• CONSIGNE: Reproduisez mot pour mot l'ensemble des entrées qui suivent, sans en omettre aucune.

• LISTE DES DONNÉES:
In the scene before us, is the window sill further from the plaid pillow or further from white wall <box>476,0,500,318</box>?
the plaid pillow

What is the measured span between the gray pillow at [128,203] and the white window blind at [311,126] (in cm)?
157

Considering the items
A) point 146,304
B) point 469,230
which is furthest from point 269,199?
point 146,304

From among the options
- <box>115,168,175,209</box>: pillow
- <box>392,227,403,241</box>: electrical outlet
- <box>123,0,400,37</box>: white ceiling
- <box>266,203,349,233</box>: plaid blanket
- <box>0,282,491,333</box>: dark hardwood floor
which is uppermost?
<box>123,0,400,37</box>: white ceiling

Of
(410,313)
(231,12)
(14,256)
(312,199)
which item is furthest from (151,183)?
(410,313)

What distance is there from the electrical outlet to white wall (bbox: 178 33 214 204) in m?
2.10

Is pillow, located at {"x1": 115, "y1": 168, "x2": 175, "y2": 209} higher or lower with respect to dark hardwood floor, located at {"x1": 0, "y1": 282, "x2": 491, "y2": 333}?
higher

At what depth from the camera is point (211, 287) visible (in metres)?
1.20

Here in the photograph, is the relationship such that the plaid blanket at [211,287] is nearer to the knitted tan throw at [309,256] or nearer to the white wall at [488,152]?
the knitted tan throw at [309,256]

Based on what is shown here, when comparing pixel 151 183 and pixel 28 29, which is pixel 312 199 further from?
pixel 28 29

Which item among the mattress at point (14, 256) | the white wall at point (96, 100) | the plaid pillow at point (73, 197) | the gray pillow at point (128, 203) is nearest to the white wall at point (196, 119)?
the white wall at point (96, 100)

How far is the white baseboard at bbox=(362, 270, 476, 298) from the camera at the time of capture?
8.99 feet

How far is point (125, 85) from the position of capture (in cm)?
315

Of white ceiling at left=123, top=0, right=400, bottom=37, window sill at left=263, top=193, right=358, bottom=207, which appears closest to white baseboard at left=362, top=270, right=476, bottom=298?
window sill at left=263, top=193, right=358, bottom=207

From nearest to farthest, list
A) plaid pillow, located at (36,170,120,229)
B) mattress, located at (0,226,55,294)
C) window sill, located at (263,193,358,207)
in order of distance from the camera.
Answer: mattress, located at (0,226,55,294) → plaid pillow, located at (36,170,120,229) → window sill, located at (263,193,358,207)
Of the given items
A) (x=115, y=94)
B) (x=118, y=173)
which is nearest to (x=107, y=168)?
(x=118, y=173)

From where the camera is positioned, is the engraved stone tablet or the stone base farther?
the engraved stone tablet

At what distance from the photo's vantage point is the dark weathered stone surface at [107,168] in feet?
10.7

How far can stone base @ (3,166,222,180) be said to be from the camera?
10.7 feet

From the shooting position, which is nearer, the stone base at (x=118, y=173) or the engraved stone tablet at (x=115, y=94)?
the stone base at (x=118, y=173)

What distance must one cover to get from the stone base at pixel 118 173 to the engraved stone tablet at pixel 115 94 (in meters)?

• RÉPONSE:
In the scene before us, is the window sill further from the plaid pillow or further from white wall <box>476,0,500,318</box>?
the plaid pillow

What is the measured span between the gray pillow at [128,203] and the white window blind at [311,126] (in cm)?
157

Considering the items
A) point 146,304
B) point 469,230
which is furthest from point 269,199?
point 146,304

From among the options
- <box>115,168,175,209</box>: pillow
- <box>392,227,403,241</box>: electrical outlet
- <box>123,0,400,37</box>: white ceiling
- <box>266,203,349,233</box>: plaid blanket
- <box>0,282,491,333</box>: dark hardwood floor
which is uppermost?
<box>123,0,400,37</box>: white ceiling

Of
(410,313)
(231,12)
(14,256)
(312,199)
which item is furthest from (151,183)?
(410,313)

What distance is there from the electrical outlet to white wall (bbox: 178 33 214 204) in m?
2.10

Is pillow, located at {"x1": 115, "y1": 168, "x2": 175, "y2": 209} higher or lower with respect to dark hardwood floor, located at {"x1": 0, "y1": 282, "x2": 491, "y2": 333}?
higher

At what depth from the camera is point (211, 287) visible (in metres)?
1.20

Here in the photograph, is the relationship such that the plaid blanket at [211,287] is nearer to the knitted tan throw at [309,256] or nearer to the white wall at [488,152]?
the knitted tan throw at [309,256]

Based on what is shown here, when comparing pixel 151 183 and pixel 28 29, which is pixel 312 199 further from?
pixel 28 29

Which item among the mattress at point (14, 256) | the white wall at point (96, 100) | the plaid pillow at point (73, 197) | the gray pillow at point (128, 203) is nearest to the white wall at point (196, 119)?
the white wall at point (96, 100)

How far is the white baseboard at bbox=(362, 270, 476, 298) from the camera at the time of capture?
8.99 feet

How far is point (125, 85) from the position of capture (in cm)?
315

Of white ceiling at left=123, top=0, right=400, bottom=37, window sill at left=263, top=193, right=358, bottom=207, which appears closest to white baseboard at left=362, top=270, right=476, bottom=298?
window sill at left=263, top=193, right=358, bottom=207

From nearest to farthest, list
A) plaid pillow, located at (36,170,120,229)
B) mattress, located at (0,226,55,294)
C) window sill, located at (263,193,358,207)
in order of distance from the camera.
Answer: mattress, located at (0,226,55,294) → plaid pillow, located at (36,170,120,229) → window sill, located at (263,193,358,207)
Of the given items
A) (x=115, y=94)
B) (x=118, y=173)
which is nearest to (x=107, y=168)?
(x=118, y=173)

From where the camera is positioned, is the engraved stone tablet or the stone base farther?
the engraved stone tablet

At what distance from the photo's vantage point is the dark weathered stone surface at [107,168] in feet?
10.7

How far can stone base @ (3,166,222,180) be said to be from the camera?
10.7 feet

From the shooting position, which is nearer, the stone base at (x=118, y=173) or the engraved stone tablet at (x=115, y=94)?
the stone base at (x=118, y=173)

What distance must one cover to get from the stone base at pixel 118 173 to the engraved stone tablet at pixel 115 94 (in meters)?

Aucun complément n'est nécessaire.